Это был неприемлемый и скандальный текст, оскорбляющий короля и призванный вызвать гнев французов против Папы, который таким образом обращал свою буллу против самого себя. В любом случае, Scire te volumus не передает Augusta filii: он содержит основные положения в несколько более энергичной формулировке. Карикатура? Даже не так: королевским клирикам не пришлось прикладывать много усилий, чтобы сделать папский текст оскорбительным. Самое важное изменение заключается в утверждении "ты подчинен нам как духовно, так и мирски", тогда как Бонифаций говорил, что король отвечает перед ним как грешник, а не как король. Но результат один и тот же.

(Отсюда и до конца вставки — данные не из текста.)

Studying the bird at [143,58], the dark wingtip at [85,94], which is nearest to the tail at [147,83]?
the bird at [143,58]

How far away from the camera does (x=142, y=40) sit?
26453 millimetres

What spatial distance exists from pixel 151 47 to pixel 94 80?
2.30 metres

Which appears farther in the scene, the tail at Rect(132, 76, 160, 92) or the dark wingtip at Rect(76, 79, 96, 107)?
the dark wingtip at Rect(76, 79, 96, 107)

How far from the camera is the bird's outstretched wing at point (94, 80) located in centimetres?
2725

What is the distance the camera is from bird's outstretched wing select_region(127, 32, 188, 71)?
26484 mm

Маленькая псевдо-булла, распространенная в королевстве, произвела желаемый эффект. В то же время был распространен ложный ответ короля папе ― оскорбительное письмо, которое начиналось со слов: Sciat tua maxima fatuitas (Да будет известно вашей великой глупости), что наделение бенефициями было и остается моим "королевским правом", и поэтому я буду и впредь пользоваться им. Послание заканчивается "скромным приветствием" Бонифацию. Неясно, кто написал этот документ, который, конечно, воспринимался как антипапский памфлет. Возможно, это инициатива Пьера Флота и его помощников, призванная возбудить возмущение против Папы в преддверии большого собора епископов, аббатов, докторов, баронов, представителей капитулов и городов, которое король созвал в Париже на Страстной неделе, чтобы составить торжественный и официальный ответ на буллу Ausculta filii.

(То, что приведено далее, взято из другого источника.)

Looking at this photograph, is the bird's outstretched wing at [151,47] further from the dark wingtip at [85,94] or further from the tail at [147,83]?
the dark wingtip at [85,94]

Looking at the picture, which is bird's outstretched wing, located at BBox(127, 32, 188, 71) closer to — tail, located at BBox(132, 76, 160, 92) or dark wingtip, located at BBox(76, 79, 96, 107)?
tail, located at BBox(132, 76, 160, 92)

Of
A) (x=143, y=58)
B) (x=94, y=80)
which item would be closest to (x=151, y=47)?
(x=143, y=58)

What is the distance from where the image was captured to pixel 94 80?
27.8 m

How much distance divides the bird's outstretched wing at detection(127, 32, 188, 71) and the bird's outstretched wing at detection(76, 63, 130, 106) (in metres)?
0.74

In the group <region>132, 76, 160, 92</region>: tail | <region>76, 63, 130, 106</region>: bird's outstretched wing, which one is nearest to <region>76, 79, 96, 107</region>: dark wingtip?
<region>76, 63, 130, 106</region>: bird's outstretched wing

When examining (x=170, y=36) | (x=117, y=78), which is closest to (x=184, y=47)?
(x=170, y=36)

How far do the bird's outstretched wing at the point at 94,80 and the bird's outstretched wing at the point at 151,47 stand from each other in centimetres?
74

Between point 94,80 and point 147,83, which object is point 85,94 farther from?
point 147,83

Таким образом, между Парижем и Римом была объявлена война, можно сказать, по обоюдному стремлению: папская булла прибыла в Париж примерно в то же время, когда в Рим пришло обвинительное заключение против Бернара Саиссе. Эти два документа были составлены независимо, во взаимном неведении, и пересеклись по пути. Что касается Бернара Саиссе, то он был не более чем неважной пешкой. Филипп Красивый изгнал его из королевства в феврале 1302 года. В сопровождении Джованни Норманни, возвращавшегося из деликатной миссии, он был в Невере 21 февраля. Впоследствии Саиссе отправился в Рим, где и умер в 1311 году, всеми забытый. 13 января Папа попросил Жиля Айселина расследовать действия епископа Памье, но с этого момента ситуация вышла за пределы "дела Саиссе" и перешла на более высокую стадию — прямое принципиальное противостояние между Папой и королем.

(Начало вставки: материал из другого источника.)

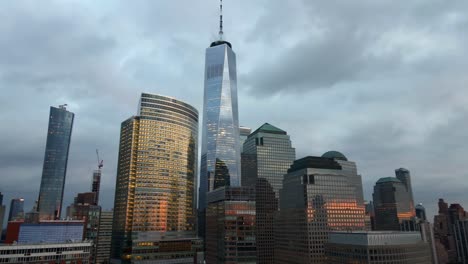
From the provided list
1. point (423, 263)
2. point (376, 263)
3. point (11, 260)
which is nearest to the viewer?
point (376, 263)

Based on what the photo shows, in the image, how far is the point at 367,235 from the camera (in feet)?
552

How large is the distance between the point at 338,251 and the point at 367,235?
2290 centimetres

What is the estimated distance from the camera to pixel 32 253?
200 m

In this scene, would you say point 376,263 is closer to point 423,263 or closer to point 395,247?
point 395,247

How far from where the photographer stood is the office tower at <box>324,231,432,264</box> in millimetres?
164500

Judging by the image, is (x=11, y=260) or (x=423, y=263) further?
(x=11, y=260)

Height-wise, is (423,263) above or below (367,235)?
below

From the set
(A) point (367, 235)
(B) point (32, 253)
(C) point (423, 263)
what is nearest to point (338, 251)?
(A) point (367, 235)

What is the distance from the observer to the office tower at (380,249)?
164 meters

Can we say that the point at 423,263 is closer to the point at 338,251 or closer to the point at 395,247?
the point at 395,247

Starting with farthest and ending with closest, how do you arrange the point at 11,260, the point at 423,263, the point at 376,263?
the point at 11,260 → the point at 423,263 → the point at 376,263

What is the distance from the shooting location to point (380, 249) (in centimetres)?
16525

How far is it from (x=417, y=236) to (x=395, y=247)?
82.7 feet

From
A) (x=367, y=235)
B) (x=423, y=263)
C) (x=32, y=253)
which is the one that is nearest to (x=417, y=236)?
(x=423, y=263)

Собрание в Нотр-Дам (10 апреля) и жестикуляция Бонифация (19 апреля 1302 года) 

До 24 февраля король находится в Париже или Венсене. 15 февраля он подписал документ, созывающий представителей духовенства, дворянства и городов в Париже на 8 апреля. Это был акт, имеющий большое значение для конституционной истории: это собрание будет считаться первым собранием того, что позже назовут Генеральными штатами. Непосредственной целью было ответить на папское наступление манифестом национального единства в поддержку короля. В некотором смысле, это было сделано в противовес призыву Папы созвать Собор 1 ноября в Риме. Папа вызывает французских епископов в Рим? Ответ заключается в том, что король вызывает их в Париж вместе с представителями светского общества, как бы показывая, что французское духовенство — это прежде всего часть французской нации, такая же, как дворяне и буржуа, и что оно зависит прежде всего от короля.